By: dmcq (dmcq.delete@this.fano.co.uk), April 23, 2015 9:17 am
Room: Moderated Discussions
Paul A. Clayton (paaronclayton.delete@this.gmail.com) on April 23, 2015 7:00 am wrote:
> Jouni Osmala (yeah.delete@this.right.com) on April 23, 2015 3:19 am wrote:
> [snip]
> > But almost every TLB works parallel with load instead of front of it and is primary reason why minimum
> > page size affects the cache design so much and why I always claim it would be really nice to have
> > bigger linear translation between physical and virtual addresses than 4k minimum page size.
>
> The Mill uses virtually tagged caches (including for L2). Homonyms (same virtual address, different physical
> address) are easily handled by an address space ID mechanism (as dcmq indicated); the Mill uses this (a
> "turf ID" is used — a "turf" is a permission domain and need not use a separate pseudo-address-space —
> the handling of UNIX fork is briefly described at the Mill Computing site). Writable synonyms (different
> virtual address, same physical address) are more problematic. I don't know how the Mill is intended to handle
> such. (It should also be noted that the Mill does not treat pointers as simply integers.)
>
> As dcmq also noted, there are a number of mechanisms for
> handling aliasing issues in a virtually tagged cache.
>
> > And little reply to this point.
> > http://millcomputing.com/wiki/Protection#Region_Table
> >
> > And they need to be faster than L1 accesses for any modern design.

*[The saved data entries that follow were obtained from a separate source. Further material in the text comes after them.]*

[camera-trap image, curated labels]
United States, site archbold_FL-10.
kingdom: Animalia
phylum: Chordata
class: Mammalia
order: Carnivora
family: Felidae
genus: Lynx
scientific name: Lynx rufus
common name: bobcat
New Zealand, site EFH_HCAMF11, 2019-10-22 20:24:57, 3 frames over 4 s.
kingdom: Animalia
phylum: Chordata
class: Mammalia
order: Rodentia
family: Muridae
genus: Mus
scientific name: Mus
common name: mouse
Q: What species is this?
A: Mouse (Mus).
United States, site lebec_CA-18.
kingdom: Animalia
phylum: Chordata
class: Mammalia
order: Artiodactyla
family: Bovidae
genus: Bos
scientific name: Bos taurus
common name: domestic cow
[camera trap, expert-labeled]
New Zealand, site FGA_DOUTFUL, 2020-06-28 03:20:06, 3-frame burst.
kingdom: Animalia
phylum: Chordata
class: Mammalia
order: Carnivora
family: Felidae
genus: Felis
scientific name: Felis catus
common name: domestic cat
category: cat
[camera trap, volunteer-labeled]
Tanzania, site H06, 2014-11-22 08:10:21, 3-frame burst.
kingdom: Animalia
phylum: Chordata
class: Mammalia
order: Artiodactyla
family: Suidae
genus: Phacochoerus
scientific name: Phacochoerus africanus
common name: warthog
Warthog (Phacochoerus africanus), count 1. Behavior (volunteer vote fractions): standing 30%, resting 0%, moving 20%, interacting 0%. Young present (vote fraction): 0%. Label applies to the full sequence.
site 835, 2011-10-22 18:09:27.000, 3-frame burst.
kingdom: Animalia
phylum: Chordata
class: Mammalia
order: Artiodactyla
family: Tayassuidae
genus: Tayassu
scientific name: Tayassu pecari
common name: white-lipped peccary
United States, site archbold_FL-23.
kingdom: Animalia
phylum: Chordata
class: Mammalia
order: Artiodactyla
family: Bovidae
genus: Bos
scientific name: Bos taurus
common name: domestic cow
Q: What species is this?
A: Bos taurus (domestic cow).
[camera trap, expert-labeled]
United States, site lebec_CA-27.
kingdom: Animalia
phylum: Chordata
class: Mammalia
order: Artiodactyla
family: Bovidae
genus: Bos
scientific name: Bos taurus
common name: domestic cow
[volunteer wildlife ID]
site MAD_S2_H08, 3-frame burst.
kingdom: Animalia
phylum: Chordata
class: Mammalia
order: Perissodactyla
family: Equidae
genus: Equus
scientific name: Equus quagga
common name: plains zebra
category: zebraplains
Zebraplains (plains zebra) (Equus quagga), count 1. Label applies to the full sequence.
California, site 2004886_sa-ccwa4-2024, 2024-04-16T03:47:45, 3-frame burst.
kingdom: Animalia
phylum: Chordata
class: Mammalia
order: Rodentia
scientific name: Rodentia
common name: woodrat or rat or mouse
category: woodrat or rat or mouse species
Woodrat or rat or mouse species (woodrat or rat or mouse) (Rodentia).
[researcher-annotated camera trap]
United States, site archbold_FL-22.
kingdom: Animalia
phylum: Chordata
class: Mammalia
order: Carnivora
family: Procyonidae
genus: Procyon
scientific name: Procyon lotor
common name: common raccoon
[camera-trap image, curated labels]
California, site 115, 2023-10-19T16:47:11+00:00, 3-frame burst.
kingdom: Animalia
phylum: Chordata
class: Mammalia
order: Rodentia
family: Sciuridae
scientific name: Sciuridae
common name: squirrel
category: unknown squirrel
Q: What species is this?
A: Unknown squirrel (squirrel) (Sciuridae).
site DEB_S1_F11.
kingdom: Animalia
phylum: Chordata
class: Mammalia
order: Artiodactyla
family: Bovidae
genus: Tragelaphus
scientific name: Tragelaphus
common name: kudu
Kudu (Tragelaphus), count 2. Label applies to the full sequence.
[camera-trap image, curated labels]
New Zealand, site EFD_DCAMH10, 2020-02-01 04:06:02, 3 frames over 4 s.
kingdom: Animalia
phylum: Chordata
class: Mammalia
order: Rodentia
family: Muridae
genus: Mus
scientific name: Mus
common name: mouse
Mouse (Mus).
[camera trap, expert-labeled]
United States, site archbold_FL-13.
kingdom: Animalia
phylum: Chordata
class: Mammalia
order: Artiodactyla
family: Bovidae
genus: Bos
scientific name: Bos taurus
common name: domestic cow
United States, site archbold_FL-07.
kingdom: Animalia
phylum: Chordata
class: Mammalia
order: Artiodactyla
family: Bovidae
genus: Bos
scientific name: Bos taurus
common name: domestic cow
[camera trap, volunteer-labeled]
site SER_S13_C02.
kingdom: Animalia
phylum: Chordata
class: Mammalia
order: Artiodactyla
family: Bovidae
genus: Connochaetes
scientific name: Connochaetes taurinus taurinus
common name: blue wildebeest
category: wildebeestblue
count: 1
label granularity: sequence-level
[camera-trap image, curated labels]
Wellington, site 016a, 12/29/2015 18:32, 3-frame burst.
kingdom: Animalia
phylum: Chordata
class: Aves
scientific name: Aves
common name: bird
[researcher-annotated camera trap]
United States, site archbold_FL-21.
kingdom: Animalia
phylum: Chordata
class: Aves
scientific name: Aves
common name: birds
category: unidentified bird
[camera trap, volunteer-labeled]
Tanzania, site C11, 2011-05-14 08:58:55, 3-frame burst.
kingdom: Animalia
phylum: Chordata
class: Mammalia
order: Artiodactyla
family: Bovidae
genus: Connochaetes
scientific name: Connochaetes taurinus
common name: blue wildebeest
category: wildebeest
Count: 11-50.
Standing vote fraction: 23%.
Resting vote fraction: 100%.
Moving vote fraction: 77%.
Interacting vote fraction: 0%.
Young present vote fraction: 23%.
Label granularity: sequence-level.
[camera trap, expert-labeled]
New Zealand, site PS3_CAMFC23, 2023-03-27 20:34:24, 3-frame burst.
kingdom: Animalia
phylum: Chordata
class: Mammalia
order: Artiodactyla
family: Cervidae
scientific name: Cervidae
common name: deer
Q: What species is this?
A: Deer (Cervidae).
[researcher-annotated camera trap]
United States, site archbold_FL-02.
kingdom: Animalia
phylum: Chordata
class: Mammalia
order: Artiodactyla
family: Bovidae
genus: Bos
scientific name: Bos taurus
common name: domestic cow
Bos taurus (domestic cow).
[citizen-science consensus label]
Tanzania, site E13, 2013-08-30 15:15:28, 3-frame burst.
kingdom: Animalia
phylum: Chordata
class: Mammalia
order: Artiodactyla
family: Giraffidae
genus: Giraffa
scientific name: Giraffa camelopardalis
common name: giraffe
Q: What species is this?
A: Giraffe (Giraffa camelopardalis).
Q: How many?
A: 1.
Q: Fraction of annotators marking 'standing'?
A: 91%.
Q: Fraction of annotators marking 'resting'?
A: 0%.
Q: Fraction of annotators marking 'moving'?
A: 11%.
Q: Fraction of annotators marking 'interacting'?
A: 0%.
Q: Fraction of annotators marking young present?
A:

> > Virtually tagged L1 caches don't work with SMT and is bad for modern requirement of running
> > lots of active processes and threads. I would really like if it would be option for CPU
> > to have virtually tagged L1 cache and TLB would only be needed for L2 cache but it isn't
> > an option, when you need to handle lots of context switches and coherency traffic.
>
> First, the Mill as currently conceived is poorly suited to SMT. (SoEMT is more friendly
> to the current conception. On the other hand, modifying the design to be more friendly
> to multithreading does not seem likely to be prohibitively difficult or expensive.)
>
> Second, virtually tagged L1 caches are not a problem with SMT. ASIDs work fairly well. (Aside from the writable
> synonym problem, there would be wasted cache capacity for commonly used read-only shared memory.)
>
> The overhead of using 64-bit addresses should be compensated for by the use of huge segments (well
> known regions) for permission checking in the common cases and slightly relaxed timing for permission
> checks. (The Mill also uses per-byte valid bits, further increasing cache metadata.)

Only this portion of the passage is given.